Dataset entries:

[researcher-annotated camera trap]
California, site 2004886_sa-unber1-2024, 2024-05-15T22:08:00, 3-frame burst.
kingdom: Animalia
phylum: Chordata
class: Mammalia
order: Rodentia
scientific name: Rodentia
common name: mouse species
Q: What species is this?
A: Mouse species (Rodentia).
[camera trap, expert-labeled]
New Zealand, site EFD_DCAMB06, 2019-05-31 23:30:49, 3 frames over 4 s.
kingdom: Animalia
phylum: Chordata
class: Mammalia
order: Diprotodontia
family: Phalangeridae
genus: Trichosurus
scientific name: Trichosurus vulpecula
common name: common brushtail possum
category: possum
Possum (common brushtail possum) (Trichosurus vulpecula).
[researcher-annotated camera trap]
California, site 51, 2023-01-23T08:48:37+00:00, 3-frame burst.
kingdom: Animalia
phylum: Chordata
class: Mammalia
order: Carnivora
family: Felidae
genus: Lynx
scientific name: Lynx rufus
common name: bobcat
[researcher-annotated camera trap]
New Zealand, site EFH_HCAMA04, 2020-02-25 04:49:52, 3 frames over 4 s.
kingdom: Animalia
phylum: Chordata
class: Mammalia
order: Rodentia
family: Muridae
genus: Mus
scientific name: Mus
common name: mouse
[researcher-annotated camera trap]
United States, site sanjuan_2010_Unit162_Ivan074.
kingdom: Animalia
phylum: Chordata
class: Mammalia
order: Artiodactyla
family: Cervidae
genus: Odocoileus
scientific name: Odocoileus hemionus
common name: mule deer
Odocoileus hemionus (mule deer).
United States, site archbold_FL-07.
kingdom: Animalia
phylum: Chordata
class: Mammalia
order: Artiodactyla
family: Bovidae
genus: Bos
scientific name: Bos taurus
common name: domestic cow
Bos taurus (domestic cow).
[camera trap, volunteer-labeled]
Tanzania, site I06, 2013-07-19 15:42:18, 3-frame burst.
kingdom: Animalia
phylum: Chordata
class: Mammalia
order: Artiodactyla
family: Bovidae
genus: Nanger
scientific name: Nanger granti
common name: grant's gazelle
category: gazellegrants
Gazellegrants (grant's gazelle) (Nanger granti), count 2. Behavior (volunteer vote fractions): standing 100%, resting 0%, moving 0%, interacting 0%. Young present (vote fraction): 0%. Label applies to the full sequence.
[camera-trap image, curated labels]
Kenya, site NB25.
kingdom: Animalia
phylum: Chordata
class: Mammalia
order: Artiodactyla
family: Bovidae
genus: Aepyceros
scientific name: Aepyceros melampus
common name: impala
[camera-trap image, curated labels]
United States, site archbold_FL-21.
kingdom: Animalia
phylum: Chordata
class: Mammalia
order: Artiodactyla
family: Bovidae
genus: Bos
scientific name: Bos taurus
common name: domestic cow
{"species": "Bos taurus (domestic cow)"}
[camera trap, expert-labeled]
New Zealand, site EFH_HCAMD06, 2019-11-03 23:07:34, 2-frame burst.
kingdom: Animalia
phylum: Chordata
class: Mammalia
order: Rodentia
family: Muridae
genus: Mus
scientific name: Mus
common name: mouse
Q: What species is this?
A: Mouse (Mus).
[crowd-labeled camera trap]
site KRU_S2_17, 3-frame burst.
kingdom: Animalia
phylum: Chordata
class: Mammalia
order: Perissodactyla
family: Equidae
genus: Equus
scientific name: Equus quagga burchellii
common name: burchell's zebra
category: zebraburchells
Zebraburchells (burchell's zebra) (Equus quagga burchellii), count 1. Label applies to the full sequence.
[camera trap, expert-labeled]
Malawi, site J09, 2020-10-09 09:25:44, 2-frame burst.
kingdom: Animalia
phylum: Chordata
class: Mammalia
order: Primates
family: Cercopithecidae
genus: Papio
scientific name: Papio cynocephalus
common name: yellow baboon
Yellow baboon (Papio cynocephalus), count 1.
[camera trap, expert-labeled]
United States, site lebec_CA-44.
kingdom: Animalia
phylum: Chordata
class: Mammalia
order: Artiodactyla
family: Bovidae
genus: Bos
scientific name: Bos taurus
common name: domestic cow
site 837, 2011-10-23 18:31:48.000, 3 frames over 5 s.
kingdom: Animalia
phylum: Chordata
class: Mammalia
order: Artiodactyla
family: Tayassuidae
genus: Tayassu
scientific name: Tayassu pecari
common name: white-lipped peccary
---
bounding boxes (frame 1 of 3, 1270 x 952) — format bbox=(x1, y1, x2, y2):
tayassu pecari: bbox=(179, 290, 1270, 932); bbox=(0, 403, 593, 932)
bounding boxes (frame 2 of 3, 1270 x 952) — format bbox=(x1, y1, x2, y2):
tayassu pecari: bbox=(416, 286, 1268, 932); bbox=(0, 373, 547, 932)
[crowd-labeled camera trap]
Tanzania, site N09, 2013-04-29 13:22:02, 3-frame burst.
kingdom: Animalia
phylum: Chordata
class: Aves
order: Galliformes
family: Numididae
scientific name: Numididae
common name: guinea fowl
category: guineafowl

PROBLEM: Copy the entries above exactly, so that each line matches the original.

ANSWER FOR THIS EXERCISE:
[researcher-annotated camera trap]
California, site 2004886_sa-unber1-2024, 2024-05-15T22:08:00, 3-frame burst.
kingdom: Animalia
phylum: Chordata
class: Mammalia
order: Rodentia
scientific name: Rodentia
common name: mouse species
Q: What species is this?
A: Mouse species (Rodentia).
[camera trap, expert-labeled]
New Zealand, site EFD_DCAMB06, 2019-05-31 23:30:49, 3 frames over 4 s.
kingdom: Animalia
phylum: Chordata
class: Mammalia
order: Diprotodontia
family: Phalangeridae
genus: Trichosurus
scientific name: Trichosurus vulpecula
common name: common brushtail possum
category: possum
Possum (common brushtail possum) (Trichosurus vulpecula).
[researcher-annotated camera trap]
California, site 51, 2023-01-23T08:48:37+00:00, 3-frame burst.
kingdom: Animalia
phylum: Chordata
class: Mammalia
order: Carnivora
family: Felidae
genus: Lynx
scientific name: Lynx rufus
common name: bobcat
[researcher-annotated camera trap]
New Zealand, site EFH_HCAMA04, 2020-02-25 04:49:52, 3 frames over 4 s.
kingdom: Animalia
phylum: Chordata
class: Mammalia
order: Rodentia
family: Muridae
genus: Mus
scientific name: Mus
common name: mouse
[researcher-annotated camera trap]
United States, site sanjuan_2010_Unit162_Ivan074.
kingdom: Animalia
phylum: Chordata
class: Mammalia
order: Artiodactyla
family: Cervidae
genus: Odocoileus
scientific name: Odocoileus hemionus
common name: mule deer
Odocoileus hemionus (mule deer).
United States, site archbold_FL-07.
kingdom: Animalia
phylum: Chordata
class: Mammalia
order: Artiodactyla
family: Bovidae
genus: Bos
scientific name: Bos taurus
common name: domestic cow
Bos taurus (domestic cow).
[camera trap, volunteer-labeled]
Tanzania, site I06, 2013-07-19 15:42:18, 3-frame burst.
kingdom: Animalia
phylum: Chordata
class: Mammalia
order: Artiodactyla
family: Bovidae
genus: Nanger
scientific name: Nanger granti
common name: grant's gazelle
category: gazellegrants
Gazellegrants (grant's gazelle) (Nanger granti), count 2. Behavior (volunteer vote fractions): standing 100%, resting 0%, moving 0%, interacting 0%. Young present (vote fraction): 0%. Label applies to the full sequence.
[camera-trap image, curated labels]
Kenya, site NB25.
kingdom: Animalia
phylum: Chordata
class: Mammalia
order: Artiodactyla
family: Bovidae
genus: Aepyceros
scientific name: Aepyceros melampus
common name: impala
[camera-trap image, curated labels]
United States, site archbold_FL-21.
kingdom: Animalia
phylum: Chordata
class: Mammalia
order: Artiodactyla
family: Bovidae
genus: Bos
scientific name: Bos taurus
common name: domestic cow
{"species": "Bos taurus (domestic cow)"}
[camera trap, expert-labeled]
New Zealand, site EFH_HCAMD06, 2019-11-03 23:07:34, 2-frame burst.
kingdom: Animalia
phylum: Chordata
class: Mammalia
order: Rodentia
family: Muridae
genus: Mus
scientific name: Mus
common name: mouse
Q: What species is this?
A: Mouse (Mus).
[crowd-labeled camera trap]
site KRU_S2_17, 3-frame burst.
kingdom: Animalia
phylum: Chordata
class: Mammalia
order: Perissodactyla
family: Equidae
genus: Equus
scientific name: Equus quagga burchellii
common name: burchell's zebra
category: zebraburchells
Zebraburchells (burchell's zebra) (Equus quagga burchellii), count 1. Label applies to the full sequence.
[camera trap, expert-labeled]
Malawi, site J09, 2020-10-09 09:25:44, 2-frame burst.
kingdom: Animalia
phylum: Chordata
class: Mammalia
order: Primates
family: Cercopithecidae
genus: Papio
scientific name: Papio cynocephalus
common name: yellow baboon
Yellow baboon (Papio cynocephalus), count 1.
[camera trap, expert-labeled]
United States, site lebec_CA-44.
kingdom: Animalia
phylum: Chordata
class: Mammalia
order: Artiodactyla
family: Bovidae
genus: Bos
scientific name: Bos taurus
common name: domestic cow
site 837, 2011-10-23 18:31:48.000, 3 frames over 5 s.
kingdom: Animalia
phylum: Chordata
class: Mammalia
order: Artiodactyla
family: Tayassuidae
genus: Tayassu
scientific name: Tayassu pecari
common name: white-lipped peccary
---
bounding boxes (frame 1 of 3, 1270 x 952) — format bbox=(x1, y1, x2, y2):
tayassu pecari: bbox=(179, 290, 1270, 932); bbox=(0, 403, 593, 932)
bounding boxes (frame 2 of 3, 1270 x 952) — format bbox=(x1, y1, x2, y2):
tayassu pecari: bbox=(416, 286, 1268, 932); bbox=(0, 373, 547, 932)
[crowd-labeled camera trap]
Tanzania, site N09, 2013-04-29 13:22:02, 3-frame burst.
kingdom: Animalia
phylum: Chordata
class: Aves
order: Galliformes
family: Numididae
scientific name: Numididae
common name: guinea fowl
category: guineafowl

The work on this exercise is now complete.